For most of this decade, shared services has been trumpeted as a new means to deliver support services more effectively and at significantly lower cost than traditional delivery models could. Although most of the leading companies throughout the world have adopted the model in one form or another, many have been disappointed with the results. Others, however, have achieved benefits well beyond their expectations. One reason for the varying levels of success is that models and practices have evolved so quickly over the last 10 years that the term shared servicescan mean vastly different things to different organizations. At one end of the spectrum, shared-services organizations are nothing more than old-fashioned head-office central services with a new name. At the other end, where the most successful companies fall, are stand-alone service delivery organizations that are operated like any other business unit.
In working with and talking to hundreds of organizations that have implemented shared services in the past decade (most of them in the past five years), we have observed three predominant shared services models — all of which are still in use today (Exhibit 1).

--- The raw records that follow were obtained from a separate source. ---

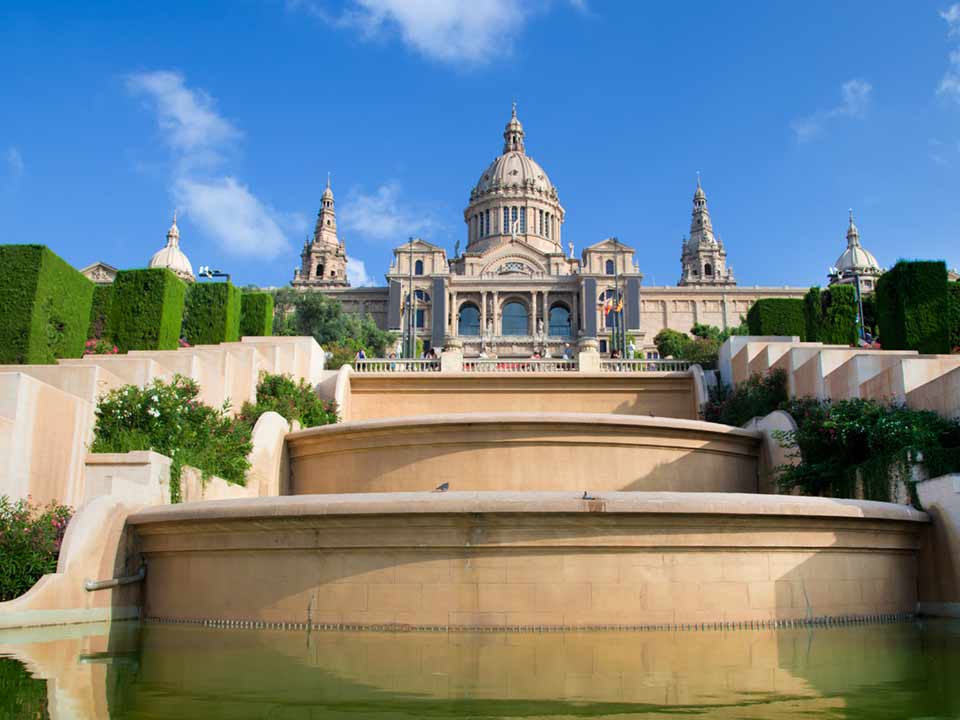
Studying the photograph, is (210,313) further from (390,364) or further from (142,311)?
(390,364)

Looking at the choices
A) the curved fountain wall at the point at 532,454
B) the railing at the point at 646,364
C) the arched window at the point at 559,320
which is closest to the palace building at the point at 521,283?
the arched window at the point at 559,320

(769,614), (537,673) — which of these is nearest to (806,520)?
(769,614)

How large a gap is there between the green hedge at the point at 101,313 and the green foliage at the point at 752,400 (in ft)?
49.9

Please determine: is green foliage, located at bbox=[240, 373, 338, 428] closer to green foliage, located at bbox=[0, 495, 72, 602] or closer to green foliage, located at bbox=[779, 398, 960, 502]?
green foliage, located at bbox=[0, 495, 72, 602]

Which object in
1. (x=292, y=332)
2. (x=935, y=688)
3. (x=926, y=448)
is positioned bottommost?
(x=935, y=688)

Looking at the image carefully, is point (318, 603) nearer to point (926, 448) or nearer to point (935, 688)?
point (935, 688)

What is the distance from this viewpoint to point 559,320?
101 m

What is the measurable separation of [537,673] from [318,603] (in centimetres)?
352

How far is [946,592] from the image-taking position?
1130cm

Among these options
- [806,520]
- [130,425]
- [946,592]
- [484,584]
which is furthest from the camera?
[130,425]

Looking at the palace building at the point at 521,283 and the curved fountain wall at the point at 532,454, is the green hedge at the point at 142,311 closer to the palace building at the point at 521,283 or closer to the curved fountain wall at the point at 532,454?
the curved fountain wall at the point at 532,454

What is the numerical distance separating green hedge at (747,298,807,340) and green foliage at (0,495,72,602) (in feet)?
69.1

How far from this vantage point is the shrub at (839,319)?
2594 cm

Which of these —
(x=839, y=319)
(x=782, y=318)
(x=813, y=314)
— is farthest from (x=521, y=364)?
(x=839, y=319)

1. Organizational Consolidation. Many early shared-services implementations (and even some recent ones) were intended to capture scale efficiencies within their organization. An executive was appointed to implement the new shared-services model and after the structure was established, the shared-services head began negotiating with business units about the services that would be “consolidated” and sold back. The focus was on consolidation rather than fundamentally changing the way services were delivered. And because this solution focused primarily on centralizing service delivery, business unit managers fought against it. In the absence of true restructuring, it was often not possible to reduce costs. This resulted in a shared-services organization with few of the benefits but many more of the headaches of implementation.
2. Supply-Side Restructuring. Many organizations understand that in order to fulfill the promise of shared services, fundamental restructuring of support services, not just consolidation, is required. The best implementations involved a major functional reengineering effort to eliminate work and simplify processes; this was led at a senior level to make the supply side as efficient as possible. In general, the results were positive: Overall costs were typically reduced by an initial 15 to 20 percent, and performance was maintained through the transition.
However, not all organizations have succeeded with this model. Some shared-services managers have been too aggressive in out sourcing activities such as finance and IT without fully understanding how to manage external relationships. And business managers have at times not been fully engaged in the process, seeing it as a functional initiative to take away control. Without both sides working together to further drive down costs, the potential of this approach is limited.
3. Business-Driven Solution. The new wave of successful implementations has recognized that around 40 percent of the total benefits available in a shared-services implementation comes from demand management, shared-services managers working with the businesses to achieve a cultural change in the way they think about support services (Exhibit 2). The goal is for business managers to think of support costs as controllable rather than as a head-office allocation. Clearly, all of the supply-side restructuring and reengineering is still necessary, but successfully managing demand requires that business unit managers rethink their support requirements and be actively involved in the design and delivery of services.
The focus of shared-services managers has shifted, from providing functional excellence to users, to providing functional adequacy in which the businesses determine their needs and the level of service they can afford. To achieve this cultural shift, many organizations have adopted governance mechanisms and processes that involve key business and functional representatives in the ongoing decision-making process. Generally, a shared-services board and a shared-services buyers committee are the primary decision-making bodies (Exhibit 3).
These groups meet a few times during the year to define required services, monitor performance, and approve budgets. It’s critical that the process not become a legally oriented, contentious environment — a culture that will soon sink any shared-services initiative. Rather, what successful organizations are doing today is creating a cooperative model. Buyers committee meetings are short, focused on three to five key business drivers, and depend on one- to three-page service-level agreements. These meetings provide a mechanism to ensure business units maintain control without having to own the activities. Thus, much of the resistance to change from the implementation of shared services is eliminated (Exhibit 4).
This approach has demonstrated that the overall structure is less important than getting all the major stakeholders involved in developing the solution. As a result, more-innovative service delivery models are beginning to emerge that locate services with the businesses to maximize customer intimacy, while being managed centrally to achieve scale and utilization advantages, and leverage expertise across the organization (Exhibit 5). With a successful implementation of both demand-side and supply-side initiatives, companies that have implemented a business-driven solution have been able to successfully sustain cost savings of more than 30 percent.